É fácil falar da Europa, basta querer

A ideia, vulgarmente generalizada, de que a União Europeia é o produto de uns burocratas cinzentos e não eleitos fica bem em qualquer discurso do género "eles é que mandam", mas prova um grau de ignorância sobre a União Europeia e os seus processos de decisão bastante alto. Ou de desonestidade intelectual, o que não é melhor.

Claro que há burocratas em Bruxelas, imensos, e que têm poder. Mas também os há em Lisboa, à volta do governo, ou em Carrazeda de Ansiães, porque não há máquinas políticas e administrativas sem burocracia. E se andássemos a eleger os diretores de todas as direções-gerais do país, ou cada chefe de repartição de finanças, o mundo não era mais democrático, era só mais politizado e conflitual.

A tese do défice democrático sobrevive porque em vez de assumirmos que há um problema de distância, de desconhecimento, de falta de participação, prefere-se dizer que com mais eleições e mais gente eleita o povo desataria a sentir-se próximo, íntimo até, dos decisores. Uma mentira. Ou um disparate.

O Parlamento Europeu é eleito diretamente, e só não se discute mais a Europa durante estas eleições se os envolvidos, dos candidatos aos jornalistas, passando pelos eleitores, não o quiserem.

O Conselho é composto pelos governos dos Estados membros. Espera-se que ninguém duvide da sua legitimidade democrática.

E a Comissão? Não é, nem tem de ser, diretamente eleita, é o resultado da negociação entre estes diferentes decisores. Não lhe falta legitimidade.

Acresce que são processos muito mais participados. Ao contrário do que acontece nacionalmente, onde muita legislação é feita sem um amplo debate, mais vulgarmente reservado para as questões excitantes e menos frequente nos temas que parecem técnicos ou não fraturantes, a feitura da legislação europeia é amplamente discutida. Os vários grupos interessados (os lóbis, legítimos), as associações profissionais e setoriais, as regiões, todo um universo de gente participa na discussão.

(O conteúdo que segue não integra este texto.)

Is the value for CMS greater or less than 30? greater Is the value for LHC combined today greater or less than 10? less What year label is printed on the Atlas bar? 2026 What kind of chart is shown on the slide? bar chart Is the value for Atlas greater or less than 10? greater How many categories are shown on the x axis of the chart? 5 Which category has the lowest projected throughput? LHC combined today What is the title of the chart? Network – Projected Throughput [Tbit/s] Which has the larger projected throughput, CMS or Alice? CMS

Isto dito, obviamente não se nega que há uma perceção de distância ou, mais exatamente, uma distância real entre o país (entre o "povo europeu", salvo seja) e a Europa. A solução não é fazer mais eleições, nem ter mais órgãos diretamente eleitos. A solução (ou, pelo menos, parte dela) passa por discutir cá o que se decide lá. Tornar a Europa mais presente no debate europeu.

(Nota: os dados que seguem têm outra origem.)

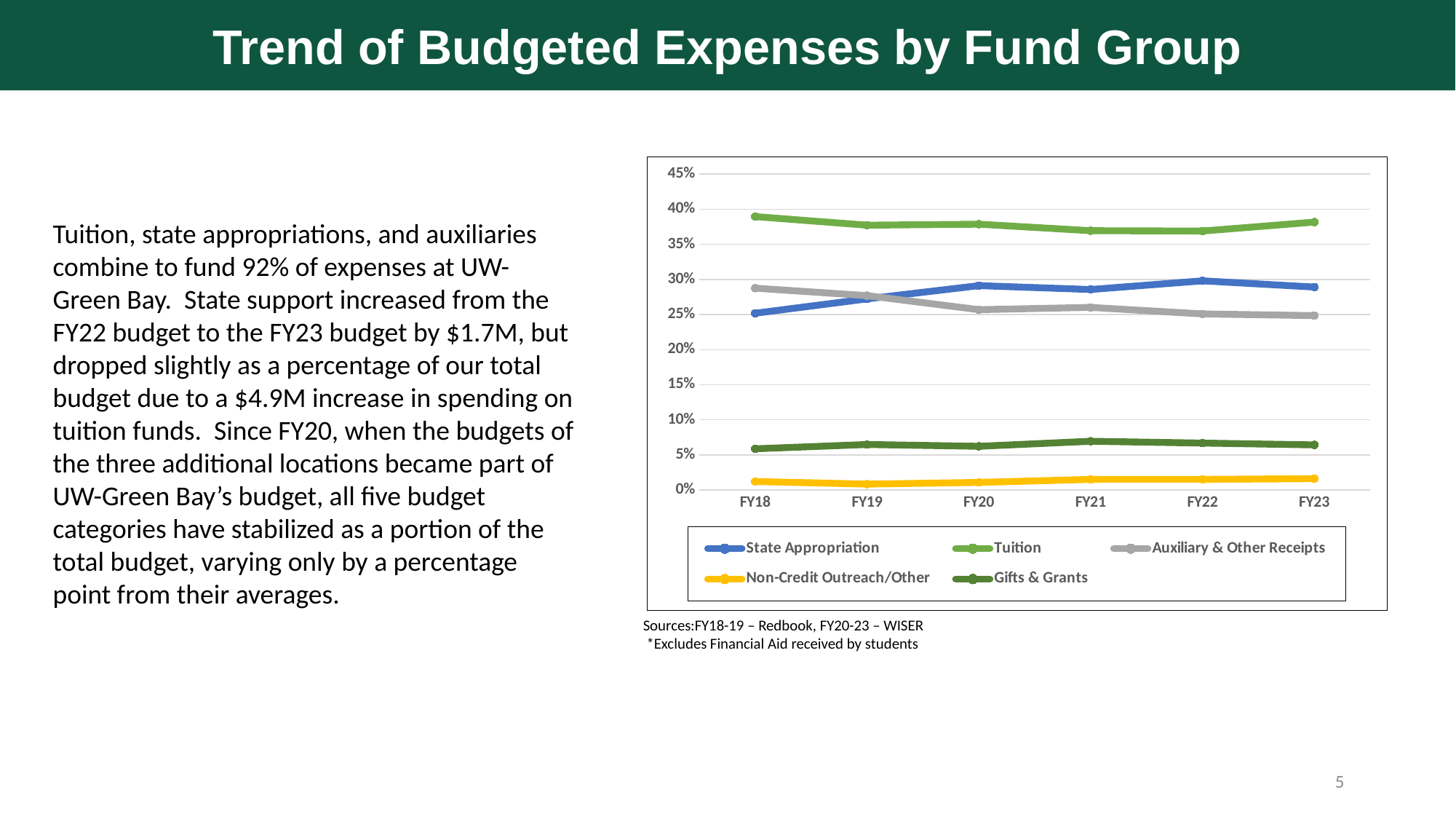
Does the State Appropriation line rise or fall from FY18 to FY20? rise Is the value for Tuition in FY18 greater or less than 35%? greater In FY18, which is larger: State Appropriation or Auxiliary & Other Receipts? Auxiliary & Other Receipts Is the value for State Appropriation in FY18 greater or less than 30%? less Which fund group has the highest share in FY23? Tuition How many series does the chart's legend list? 5 Which series is drawn in yellow in the chart? Non-Credit Outreach/Other In FY20, which is larger: State Appropriation or Auxiliary & Other Receipts? State Appropriation Is the value for Gifts & Grants in FY21 greater or less than 10%? less How many fiscal years are plotted along the x axis? 6 Which fund group has the lowest share in FY18? Non-Credit Outreach/Other What kind of chart is shown on the slide? line chart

Há dez anos foi criado o Portugal Network, uma rede de portugueses a trabalhar nas e à volta das instituições europeias. A ideia é juntar portugueses para pensar em Portugal quando estão "na Europa". Hoje, segunda-feira, este grupo organiza um encontro em Sintra, com o apoio da câmara municipal, onde se juntam empresas, decisores e portugueses que em Bruxelas fazem política europeia (do comissário Carlos Moedas a altos quadros da Comissão). A ideia é conversar sobre o que se está a discutir em Bruxelas, sobre as tendências que marcam a política e têm impacto na economia. Aproximar a Europa dos cidadãos (incluindo os que investem e os que trabalham) é exatamente isto.

Um disclaimer: faço parte desta rede do Portugal Network.